Nodus AV 90% diperdarahi oleh arteri
koroner kanan dan 10% diperdarahi oleh arteri koroner kiri (cabang
sirkumfleks). Dengan demikian, obstruksi arteri koroner kiri sering menyebabkan
infark anterior dan infark inferior disebabkan oleh obstruksi arteri koroner
kanan.
C.
Patogenesis
Umumnya IMA didasari
oleh adanya ateroskeloris pembuluh darah koroner. Nekrosis miokard akut hampir
selalu terjadi akibat penyumbatan total arteri koronaria oleh trombus yang
terbentuk pada plak aterosklerosis yang tidak stabil, juga sering mengikuti
ruptur plak pada arteri koroner dengan stenosis ringan (50-60%).
Kerusakan miokard
terjadi dari endokardium ke epikardium, menjadi komplit dan ireversibel dalam
3-4 jam. Secara morfologis, IMA dapat terjadi transmural atau sub-endokardial.

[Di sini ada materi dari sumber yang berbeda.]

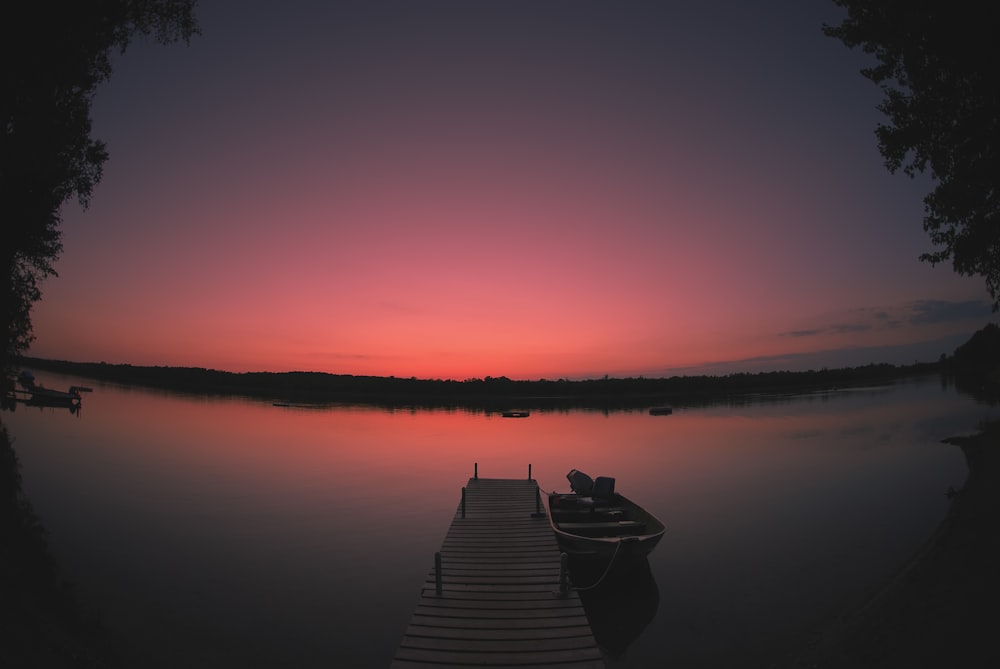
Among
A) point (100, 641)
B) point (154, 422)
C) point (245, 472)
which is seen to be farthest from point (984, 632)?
point (154, 422)

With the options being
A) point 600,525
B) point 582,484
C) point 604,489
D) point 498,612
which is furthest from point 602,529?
point 498,612

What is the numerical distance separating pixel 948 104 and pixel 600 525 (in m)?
15.7

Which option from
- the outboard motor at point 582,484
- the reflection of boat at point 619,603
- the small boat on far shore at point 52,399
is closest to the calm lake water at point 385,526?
the reflection of boat at point 619,603

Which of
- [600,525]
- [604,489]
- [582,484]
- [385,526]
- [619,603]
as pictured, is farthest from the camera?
[385,526]

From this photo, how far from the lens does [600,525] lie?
52.9 feet

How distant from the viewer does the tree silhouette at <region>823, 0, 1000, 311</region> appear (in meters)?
12.6

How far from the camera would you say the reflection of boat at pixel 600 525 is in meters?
14.4

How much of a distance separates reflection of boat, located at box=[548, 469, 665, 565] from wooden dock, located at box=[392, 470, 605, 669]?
718mm

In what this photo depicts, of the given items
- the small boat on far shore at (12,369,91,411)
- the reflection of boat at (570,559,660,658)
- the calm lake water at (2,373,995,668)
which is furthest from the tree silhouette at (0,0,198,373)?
the small boat on far shore at (12,369,91,411)

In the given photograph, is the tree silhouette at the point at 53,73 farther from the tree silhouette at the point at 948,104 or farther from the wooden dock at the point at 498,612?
the tree silhouette at the point at 948,104

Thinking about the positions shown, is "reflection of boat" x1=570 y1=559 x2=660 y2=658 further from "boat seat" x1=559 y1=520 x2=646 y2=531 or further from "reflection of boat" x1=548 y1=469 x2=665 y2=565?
"boat seat" x1=559 y1=520 x2=646 y2=531

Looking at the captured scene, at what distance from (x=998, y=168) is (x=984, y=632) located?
37.8ft

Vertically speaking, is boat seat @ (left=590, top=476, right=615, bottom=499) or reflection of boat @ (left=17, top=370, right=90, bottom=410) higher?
boat seat @ (left=590, top=476, right=615, bottom=499)

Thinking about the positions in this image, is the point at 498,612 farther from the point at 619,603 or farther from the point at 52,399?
the point at 52,399
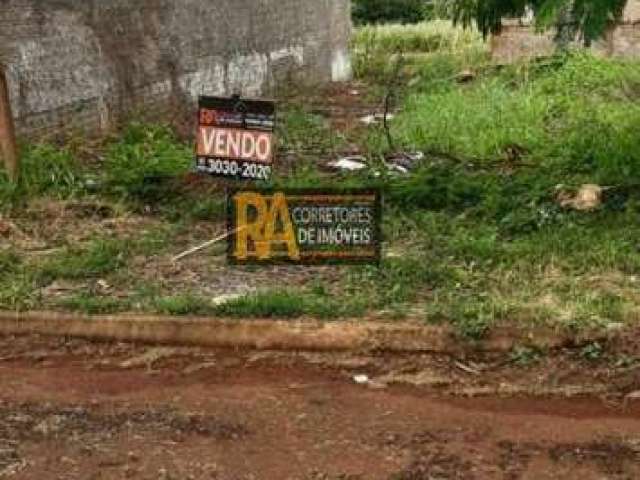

IMA transmural mengenai seluruh dinding miokard dan terjadi pada daerah
distribusi suatu arteri koroner. Sebaliknya pada IMA sub-endokardial, nekrosis
terjadi hanya pada bagian dalam dinding ventrikel.
D.
Patofisiologi
Dua jenis kelainan yang terjadi pada IMA adalah komplikasi hemodinamik
dan aritmia. Segera setelah terjadi IMA daerah miokard setempat akan
memperlihatkan penonjolan sistolik (diskinesia) dengan akibat penurunan
ejection fraction, isi sekuncup (stroke volume) dan peningkatan volume akhir
distolik ventrikel kiri. Tekanan akhir diastolik ventrikel kiri naik dengan
akibat tekanan atrium kiri juga naik. Peningkatan tekanan atrium kiri di atas
25 mmHg yang lama akan menyebabkan transudasi cairan ke jaringan interstisium
paru (gagal jantung). Pemburukan hemodinamik ini bukan saja disebakan karena
daerah infark, tetapi juga daerah iskemik di sekitarnya. Miokard yang masih
relatif baik akan mengadakan kompensasi, khususnya dengan bantuan rangsangan
adrenergeik, untuk mempertahankan curah jantung, tetapi dengan akibat
peningkatan kebutuhan oksigen miokard. Kompensasi ini jelas tidak akan memadai bila daerah yang
bersangkutan juga mengalami iskemia atau bahkan sudah fibrotik. Bila infark
kecil dan miokard yang harus berkompensasi masih normal, pemburukan hemodinamik
akan minimal. Sebaliknya bila infark luas dan miokard yang harus berkompensasi
sudah buruk akibat iskemia atau infark lama, tekanan akhir diastolik ventrikel
kiri akan naik dan gagal jantung terjadi. Sebagai akibat IMA sering terjadi
perubahan bentuk serta ukuran ventrikel kiri dan tebal jantung ventrikel baik
yang terkena infark maupun yang non infark. Perubahan tersebut menyebabkan
remodeling ventrikel yang nantinya akan mempengaruhi fungsi ventrikel dan
timbulnya aritmia.
Perubahan-perubahan hemodinamik IMA ini tidak statis. Bila IMA makin
tenang fungsi jantung akan membaik walaupun tidak diobati. Hal ini disebabkan
karena daerah-daerah yang tadinya iskemik mengalami perbaikan. Daerah-daerah
diskinetik akibat IMA akan menjadi akinetik, karena terbentuk jaringan parut
yang kaku. Miokard sehat dapat pula mengalami hipertropi. Sebaliknya perburukan
hemodinamik akan terjadi bila iskemia berkepanjangan atau infark meluas.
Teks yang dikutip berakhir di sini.